La Cour de justice de l’Union européenne, par un arrêt rendu le 5 décembre 2013, se prononce sur l’interprétation de la liberté d’établissement. Le litige concernait l’interdiction faite à des parapharmacies de vendre des médicaments soumis à prescription médicale restant à la charge intégrale du patient. Des pharmaciennes diplômées, propriétaires de ces établissements, ont contesté les refus d’autorisation opposés par des services de santé locaux et des ministères. Les demandes de distribution de produits pharmaceutiques ont été rejetées par les autorités administratives au cours du mois d’août 2011. Les requérantes ont formé un recours devant le tribunal administratif régional de Lombardie pour invoquer la contrariété de cette interdiction au droit de l’Union. Ce tribunal a alors sursis à statuer pour interroger la juridiction européenne sur la compatibilité de la réglementation nationale. Le problème juridique repose sur la possibilité pour un État membre de restreindre la vente de médicaments prescrits aux seules pharmacies du tableau national. Les juges ont considéré que cette mesure constitue une restriction justifiée par la protection de la santé publique et la pérennité du système de planification. L’examen de cette entrave à la liberté d’établissement précédera l’analyse de sa justification par les nécessités de la planification sanitaire.
I. L’admission d’une entrave à la liberté d’établissement des pharmaciens
A. La caractérisation d’une restriction à l’accès au marché pharmaceutique
La juridiction rappelle qu’une mesure nationale rendant moins attrayant l’exercice d’une liberté fondamentale constitue une restriction au sens du traité. En l’espèce, les titulaires de parapharmacies se voient exclus de segments importants du marché des médicaments et des bénéfices économiques correspondants. La Cour souligne que cette exclusion est « susceptible de gêner et de rendre moins attrayant l’établissement » des professionnels souhaitant exploiter une structure commerciale simplifiée. Une telle interdiction de vente de certaines catégories de produits réduit mécaniquement les opportunités économiques offertes aux pharmaciens non titulaires d’une officine.
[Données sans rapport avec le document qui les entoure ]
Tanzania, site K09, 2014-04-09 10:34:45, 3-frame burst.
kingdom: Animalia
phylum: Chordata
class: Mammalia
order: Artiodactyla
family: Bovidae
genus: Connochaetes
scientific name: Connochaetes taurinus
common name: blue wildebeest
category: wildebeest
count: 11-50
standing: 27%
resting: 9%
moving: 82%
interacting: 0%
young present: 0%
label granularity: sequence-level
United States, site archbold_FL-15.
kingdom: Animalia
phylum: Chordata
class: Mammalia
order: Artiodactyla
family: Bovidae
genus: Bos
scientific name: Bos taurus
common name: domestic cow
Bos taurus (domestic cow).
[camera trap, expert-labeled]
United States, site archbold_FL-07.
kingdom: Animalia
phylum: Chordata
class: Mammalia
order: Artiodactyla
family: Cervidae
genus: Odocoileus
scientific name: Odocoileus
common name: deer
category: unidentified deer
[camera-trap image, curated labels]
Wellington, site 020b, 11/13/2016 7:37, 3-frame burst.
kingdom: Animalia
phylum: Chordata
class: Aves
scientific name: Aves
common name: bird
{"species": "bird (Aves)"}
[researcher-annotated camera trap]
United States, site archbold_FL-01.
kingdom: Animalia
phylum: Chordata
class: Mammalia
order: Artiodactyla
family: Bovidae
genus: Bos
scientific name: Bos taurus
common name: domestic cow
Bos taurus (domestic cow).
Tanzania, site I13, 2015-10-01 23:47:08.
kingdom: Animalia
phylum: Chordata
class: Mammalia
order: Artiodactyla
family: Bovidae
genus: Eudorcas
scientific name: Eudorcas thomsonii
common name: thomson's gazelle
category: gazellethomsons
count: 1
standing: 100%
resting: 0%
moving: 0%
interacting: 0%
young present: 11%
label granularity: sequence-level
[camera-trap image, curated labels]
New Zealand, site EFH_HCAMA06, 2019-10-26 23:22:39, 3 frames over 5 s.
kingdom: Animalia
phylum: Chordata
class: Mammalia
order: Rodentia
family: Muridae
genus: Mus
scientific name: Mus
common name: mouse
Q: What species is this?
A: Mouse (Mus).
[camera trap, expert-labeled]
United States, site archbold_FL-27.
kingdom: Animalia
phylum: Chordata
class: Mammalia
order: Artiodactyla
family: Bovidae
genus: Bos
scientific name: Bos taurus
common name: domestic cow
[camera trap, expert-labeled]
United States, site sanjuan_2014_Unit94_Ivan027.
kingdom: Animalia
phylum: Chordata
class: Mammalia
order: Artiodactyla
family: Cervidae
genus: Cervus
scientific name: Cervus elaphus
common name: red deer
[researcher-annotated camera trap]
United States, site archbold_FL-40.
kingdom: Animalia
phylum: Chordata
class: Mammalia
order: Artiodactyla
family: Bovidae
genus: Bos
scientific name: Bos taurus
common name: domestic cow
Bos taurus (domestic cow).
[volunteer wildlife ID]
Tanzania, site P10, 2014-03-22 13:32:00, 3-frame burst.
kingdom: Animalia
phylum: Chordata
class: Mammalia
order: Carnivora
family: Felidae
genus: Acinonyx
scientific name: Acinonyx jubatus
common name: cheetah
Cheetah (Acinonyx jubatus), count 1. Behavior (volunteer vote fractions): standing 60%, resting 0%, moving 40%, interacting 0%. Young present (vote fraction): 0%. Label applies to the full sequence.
B. La légitimité de l’objectif impérieux de protection de la santé
La liberté d’établissement peut toutefois subir des limitations fondées sur des raisons impérieuses d’intérêt général comme la sécurité de l’approvisionnement en médicaments. Les juges soulignent que l’importance de cet objectif est confirmée par le traité et la charte des droits fondamentaux de l’Union européenne. La réglementation nationale vise à assurer un service de qualité en évitant que les structures ne se concentrent uniquement dans les zones attractives. L’État membre peut valablement chercher à prévenir tout « risque de pénurie de pharmacies dans certaines parties de son territoire » par un contrôle strict.
II. La validité du monopole officinal au regard du principe de proportionnalité
A. La nécessité du système de planification territoriale pour l’intérêt général
Le régime de planification répartit les officines de manière équilibrée afin de répondre aux besoins de l’ensemble de la population nationale. La Cour estime que la faculté de vendre des médicaments prescrits en parapharmacie permettrait aux professionnels de s’implanter selon leur propre choix commercial. Cette liberté d’installation pourrait entraîner une concentration des établissements dans les localités les plus rentables au détriment des zones isolées ou désavantagées. Une telle situation « aurait des répercussions négatives sur l’effectivité de l’ensemble du système de planification des pharmacies » et menacerait la stabilité du réseau.
B. La reconnaissance d’une marge d’appréciation étatique dans le choix des mesures
L’arrêt précise que les États membres disposent d’une marge d’appréciation pour décider du niveau de protection de la santé qu’ils entendent assurer. La mesure réservant la vente de médicaments soumis à prescription médicale aux officines planifiées n’apparaît pas aller au-delà de la nécessité. Il n’existe aucun élément démontrant qu’un système alternatif pourrait réduire les risques de pénurie avec une efficacité identique pour la population. La juridiction européenne conclut ainsi que l’article 49 du traité ne s’oppose pas à cette réglementation nationale restrictive mais cohérente avec les objectifs poursuivis.